Texto fornecido:
Pelos critérios do Congresso, a pensão deve ser paga até a filha se casar, ter uma união estável ou conseguir um emprego público permanente. Mesmo ao completar 21 anos, a filha solteira mantém o direito.
Uma das maiores pensões do Congresso, segundo o Estadão, é paga à filha de um ex-analista do Senado. Ela ganha R$ 35.858,94 por mês, em valores brutos, desde 1989. Outras 29 mulheres recebem, cada, R$ 29.432,27 de pensão por serem dependentes de ex-servidores da Casa. Todas estão incluídas na categoria “filha maior solteira” na folha de pagamento.
Também a filha de um ex-deputado por São Paulo, que morreu em 1974, após nove anos de atuação legislativa, consta da relação de beneficiárias da Câmara. Solteira no cadastro da Câmara, a pensionista Helena Hirata mora há 49 anos em Paris e recebe R$ 16.881,50 mensais. Filósofa e pesquisadora, ela atua em um centro de pesquisa da capital francesa.
A pesquisadora admitiu ao jornal não depender da pensão, já que, diz, tem outras fontes de renda, inclusive como aposentada do centro de pesquisas francês. Disse, ainda, que o montante era automaticamente repassado à mãe dela. “Ela faleceu em 2016 e desde então a pensão fica na minha conta”, afirmou Helena, que tem 73 anos.
O que ela recebe é o mesmo valor da pensão que ganha a filha de um ex-deputado federal do antigo Estado da Guanabara, unidade da federação extinta há 44 anos. o parlamentar, empossado em 1967, morreu três anos depois, e sua herdeira entrou no cadastro de pensionistas, de onde nunca mais saiu.
A Câmara e o Senado admitem que dependem das próprias pensionistas para atualizar os cadastros. “O Senado fiscaliza, anualmente, a condição de ‘solteira’ das pensionistas por meio do recadastramento anual obrigatório que elas realizam, sob risco de suspensão ou cancelamento da pensão”, informou a Casa, em nota.
Já a Câmara não respondeu ao pedido de esclarecimento.
Não é benefício exclusivo do Legislativo a pensão para filhas solteiras: isso é feito também a pensionistas da União e do Judiciário. Até 2014, a despesa total custava R$ 2,2 bilhões, incluindo pensões civis e militares. O valor foi levantado em auditoria recente feita pelo TCU.
Em 2016, a Corte de Contas apontou 19 mil pagamentos com suspeitas de serem indevidos para filhas solteiras mapeadas em 121 órgãos da administração pública direta federal.
A fiscalização ocorreu depois de o TCU ser confrontado com denúncias de irregularidades na Câmara. As suspeitas estavam tanto na outorga quanto na manutenção de pensões especiais a filhas de ex-servidores e de ex-parlamentares.
O acórdão atacou pagamentos a filhas solteiras que eram, ao mesmo tempo, beneficiárias e detentoras de atividades remuneradas nos setores público e privado. Para o TCU, a “dependência econômica” deveria ser comprovada para que os benefícios fossem mantidos. Qualquer remuneração superior ao teto do INSS representaria independência financeira e, portanto, no entendimento da Corte, suspenderia a pensão.
A interpretação do TCU fez com que os órgãos federais, inclusive o Congresso, suspendesse as pensões. Entretanto, na prática, pouco mudou: as beneficiárias passaram a pleitear a manutenção das pensões no Supremo Tribunal Federal (STF) e foram atendidas.
Em setembro de 2019, o ministro Edson Fachin, do STF, suspendeu o acórdão do TCU e manteve a interpretação original da lei. Para o magistrado, devem perder o benefício apenas as pensionistas que casarem ou assumirem “cargo público permanente”.

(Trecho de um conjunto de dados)

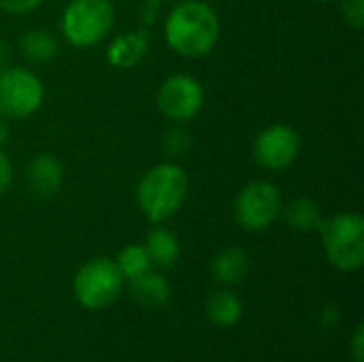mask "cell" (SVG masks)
Wrapping results in <instances>:
<instances>
[{
	"label": "cell",
	"mask_w": 364,
	"mask_h": 362,
	"mask_svg": "<svg viewBox=\"0 0 364 362\" xmlns=\"http://www.w3.org/2000/svg\"><path fill=\"white\" fill-rule=\"evenodd\" d=\"M164 36L181 58H203L220 38L218 13L205 0H181L166 17Z\"/></svg>",
	"instance_id": "1"
},
{
	"label": "cell",
	"mask_w": 364,
	"mask_h": 362,
	"mask_svg": "<svg viewBox=\"0 0 364 362\" xmlns=\"http://www.w3.org/2000/svg\"><path fill=\"white\" fill-rule=\"evenodd\" d=\"M188 196V175L175 162L151 166L136 186V205L151 224L173 218Z\"/></svg>",
	"instance_id": "2"
},
{
	"label": "cell",
	"mask_w": 364,
	"mask_h": 362,
	"mask_svg": "<svg viewBox=\"0 0 364 362\" xmlns=\"http://www.w3.org/2000/svg\"><path fill=\"white\" fill-rule=\"evenodd\" d=\"M326 260L343 273L358 271L364 265V218L360 213H335L322 218L318 228Z\"/></svg>",
	"instance_id": "3"
},
{
	"label": "cell",
	"mask_w": 364,
	"mask_h": 362,
	"mask_svg": "<svg viewBox=\"0 0 364 362\" xmlns=\"http://www.w3.org/2000/svg\"><path fill=\"white\" fill-rule=\"evenodd\" d=\"M113 21L111 0H70L62 13V34L75 47H92L107 38Z\"/></svg>",
	"instance_id": "4"
},
{
	"label": "cell",
	"mask_w": 364,
	"mask_h": 362,
	"mask_svg": "<svg viewBox=\"0 0 364 362\" xmlns=\"http://www.w3.org/2000/svg\"><path fill=\"white\" fill-rule=\"evenodd\" d=\"M124 282L126 280L122 277L115 260L94 258L77 271L73 280V292L81 307L105 309L119 299Z\"/></svg>",
	"instance_id": "5"
},
{
	"label": "cell",
	"mask_w": 364,
	"mask_h": 362,
	"mask_svg": "<svg viewBox=\"0 0 364 362\" xmlns=\"http://www.w3.org/2000/svg\"><path fill=\"white\" fill-rule=\"evenodd\" d=\"M45 98V85L38 75L21 66L0 68V115L6 119L30 117Z\"/></svg>",
	"instance_id": "6"
},
{
	"label": "cell",
	"mask_w": 364,
	"mask_h": 362,
	"mask_svg": "<svg viewBox=\"0 0 364 362\" xmlns=\"http://www.w3.org/2000/svg\"><path fill=\"white\" fill-rule=\"evenodd\" d=\"M284 201L275 183L271 181H250L241 188L235 201V218L241 228L250 233L267 230L282 215Z\"/></svg>",
	"instance_id": "7"
},
{
	"label": "cell",
	"mask_w": 364,
	"mask_h": 362,
	"mask_svg": "<svg viewBox=\"0 0 364 362\" xmlns=\"http://www.w3.org/2000/svg\"><path fill=\"white\" fill-rule=\"evenodd\" d=\"M158 109L171 122H190L194 119L205 102L203 85L190 75H171L158 90Z\"/></svg>",
	"instance_id": "8"
},
{
	"label": "cell",
	"mask_w": 364,
	"mask_h": 362,
	"mask_svg": "<svg viewBox=\"0 0 364 362\" xmlns=\"http://www.w3.org/2000/svg\"><path fill=\"white\" fill-rule=\"evenodd\" d=\"M301 137L288 124H273L258 132L254 141V160L269 171H284L296 162Z\"/></svg>",
	"instance_id": "9"
},
{
	"label": "cell",
	"mask_w": 364,
	"mask_h": 362,
	"mask_svg": "<svg viewBox=\"0 0 364 362\" xmlns=\"http://www.w3.org/2000/svg\"><path fill=\"white\" fill-rule=\"evenodd\" d=\"M149 51V32L139 28L117 34L107 49V60L113 68H132Z\"/></svg>",
	"instance_id": "10"
},
{
	"label": "cell",
	"mask_w": 364,
	"mask_h": 362,
	"mask_svg": "<svg viewBox=\"0 0 364 362\" xmlns=\"http://www.w3.org/2000/svg\"><path fill=\"white\" fill-rule=\"evenodd\" d=\"M64 179L62 164L51 154H38L28 164V183L30 190L41 198H51L60 192Z\"/></svg>",
	"instance_id": "11"
},
{
	"label": "cell",
	"mask_w": 364,
	"mask_h": 362,
	"mask_svg": "<svg viewBox=\"0 0 364 362\" xmlns=\"http://www.w3.org/2000/svg\"><path fill=\"white\" fill-rule=\"evenodd\" d=\"M128 290H130V297L139 305L149 307V309L164 307L168 303V299H171V284H168V280L164 275L151 271V269L141 273L134 280H128Z\"/></svg>",
	"instance_id": "12"
},
{
	"label": "cell",
	"mask_w": 364,
	"mask_h": 362,
	"mask_svg": "<svg viewBox=\"0 0 364 362\" xmlns=\"http://www.w3.org/2000/svg\"><path fill=\"white\" fill-rule=\"evenodd\" d=\"M211 273H213L215 282H220L226 288L241 284L250 273V256H247V252L243 247H237V245L224 247L213 258Z\"/></svg>",
	"instance_id": "13"
},
{
	"label": "cell",
	"mask_w": 364,
	"mask_h": 362,
	"mask_svg": "<svg viewBox=\"0 0 364 362\" xmlns=\"http://www.w3.org/2000/svg\"><path fill=\"white\" fill-rule=\"evenodd\" d=\"M145 250L151 260V267H160V269H171L179 260V252H181L177 237L160 224L147 233Z\"/></svg>",
	"instance_id": "14"
},
{
	"label": "cell",
	"mask_w": 364,
	"mask_h": 362,
	"mask_svg": "<svg viewBox=\"0 0 364 362\" xmlns=\"http://www.w3.org/2000/svg\"><path fill=\"white\" fill-rule=\"evenodd\" d=\"M58 49H60V43L55 34L49 30H41V28L28 30L19 41L21 55L32 64H45L53 60L58 55Z\"/></svg>",
	"instance_id": "15"
},
{
	"label": "cell",
	"mask_w": 364,
	"mask_h": 362,
	"mask_svg": "<svg viewBox=\"0 0 364 362\" xmlns=\"http://www.w3.org/2000/svg\"><path fill=\"white\" fill-rule=\"evenodd\" d=\"M205 312H207V318H209L213 324L228 329V326L239 324V320H241V316H243V303H241V299H239L232 290L224 288V290L215 292V294L207 301Z\"/></svg>",
	"instance_id": "16"
},
{
	"label": "cell",
	"mask_w": 364,
	"mask_h": 362,
	"mask_svg": "<svg viewBox=\"0 0 364 362\" xmlns=\"http://www.w3.org/2000/svg\"><path fill=\"white\" fill-rule=\"evenodd\" d=\"M282 213H284L288 226L292 230H299V233L316 230L320 220H322L318 203L314 198H309V196H299V198L290 201V205L284 207Z\"/></svg>",
	"instance_id": "17"
},
{
	"label": "cell",
	"mask_w": 364,
	"mask_h": 362,
	"mask_svg": "<svg viewBox=\"0 0 364 362\" xmlns=\"http://www.w3.org/2000/svg\"><path fill=\"white\" fill-rule=\"evenodd\" d=\"M115 265H117L124 280H134L141 273L151 269V260L147 256V250L141 243H130V245L122 247L117 258H115Z\"/></svg>",
	"instance_id": "18"
},
{
	"label": "cell",
	"mask_w": 364,
	"mask_h": 362,
	"mask_svg": "<svg viewBox=\"0 0 364 362\" xmlns=\"http://www.w3.org/2000/svg\"><path fill=\"white\" fill-rule=\"evenodd\" d=\"M190 145H192L190 132H188L183 126H179V124L175 122V126L168 128L166 134H164V149H166L168 154H173V156H181L183 151L190 149Z\"/></svg>",
	"instance_id": "19"
},
{
	"label": "cell",
	"mask_w": 364,
	"mask_h": 362,
	"mask_svg": "<svg viewBox=\"0 0 364 362\" xmlns=\"http://www.w3.org/2000/svg\"><path fill=\"white\" fill-rule=\"evenodd\" d=\"M341 9V17L348 26H352L354 30H363L364 28V0H341L339 2Z\"/></svg>",
	"instance_id": "20"
},
{
	"label": "cell",
	"mask_w": 364,
	"mask_h": 362,
	"mask_svg": "<svg viewBox=\"0 0 364 362\" xmlns=\"http://www.w3.org/2000/svg\"><path fill=\"white\" fill-rule=\"evenodd\" d=\"M45 0H0V9L11 15H23L38 9Z\"/></svg>",
	"instance_id": "21"
},
{
	"label": "cell",
	"mask_w": 364,
	"mask_h": 362,
	"mask_svg": "<svg viewBox=\"0 0 364 362\" xmlns=\"http://www.w3.org/2000/svg\"><path fill=\"white\" fill-rule=\"evenodd\" d=\"M350 354H352V361L354 362H364V326L358 324L354 335H352V341H350Z\"/></svg>",
	"instance_id": "22"
},
{
	"label": "cell",
	"mask_w": 364,
	"mask_h": 362,
	"mask_svg": "<svg viewBox=\"0 0 364 362\" xmlns=\"http://www.w3.org/2000/svg\"><path fill=\"white\" fill-rule=\"evenodd\" d=\"M11 181H13V164L6 158V154L0 149V196L9 190Z\"/></svg>",
	"instance_id": "23"
},
{
	"label": "cell",
	"mask_w": 364,
	"mask_h": 362,
	"mask_svg": "<svg viewBox=\"0 0 364 362\" xmlns=\"http://www.w3.org/2000/svg\"><path fill=\"white\" fill-rule=\"evenodd\" d=\"M9 60H11V47L6 41L0 38V68H4L9 64Z\"/></svg>",
	"instance_id": "24"
},
{
	"label": "cell",
	"mask_w": 364,
	"mask_h": 362,
	"mask_svg": "<svg viewBox=\"0 0 364 362\" xmlns=\"http://www.w3.org/2000/svg\"><path fill=\"white\" fill-rule=\"evenodd\" d=\"M6 139H9V124H6V117L0 115V147L6 143Z\"/></svg>",
	"instance_id": "25"
},
{
	"label": "cell",
	"mask_w": 364,
	"mask_h": 362,
	"mask_svg": "<svg viewBox=\"0 0 364 362\" xmlns=\"http://www.w3.org/2000/svg\"><path fill=\"white\" fill-rule=\"evenodd\" d=\"M314 2H331V0H314Z\"/></svg>",
	"instance_id": "26"
}]
</instances>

Questões para resolver:
(a) Responda com base no texto sobre as pensões de filhas solteiras:
(i) Desde que ano a filha de um ex-analista do Senado recebe R$ 35.858,94 por mês?
(ii) Há quantos anos Helena Hirata mora em Paris?
(iii) Em que mês e ano o ministro Edson Fachin suspendeu o acórdão do TCU?
(b) Repita, sem alterar nada, o trecho do texto sobre as pensões de filhas solteiras entre "Não é benefício" e "e de ex-parlamentares.", inclusive.
Os registros não são necessários para resolver as tarefas.

Resultados:
(a)
(i) Desde 1989.
(ii) Há 49 anos.
(iii) Em setembro de 2019.

(b)
Não é benefício exclusivo do Legislativo a pensão para filhas solteiras: isso é feito também a pensionistas da União e do Judiciário. Até 2014, a despesa total custava R$ 2,2 bilhões, incluindo pensões civis e militares. O valor foi levantado em auditoria recente feita pelo TCU.
Em 2016, a Corte de Contas apontou 19 mil pagamentos com suspeitas de serem indevidos para filhas solteiras mapeadas em 121 órgãos da administração pública direta federal.
A fiscalização ocorreu depois de o TCU ser confrontado com denúncias de irregularidades na Câmara. As suspeitas estavam tanto na outorga quanto na manutenção de pensões especiais a filhas de ex-servidores e de ex-parlamentares.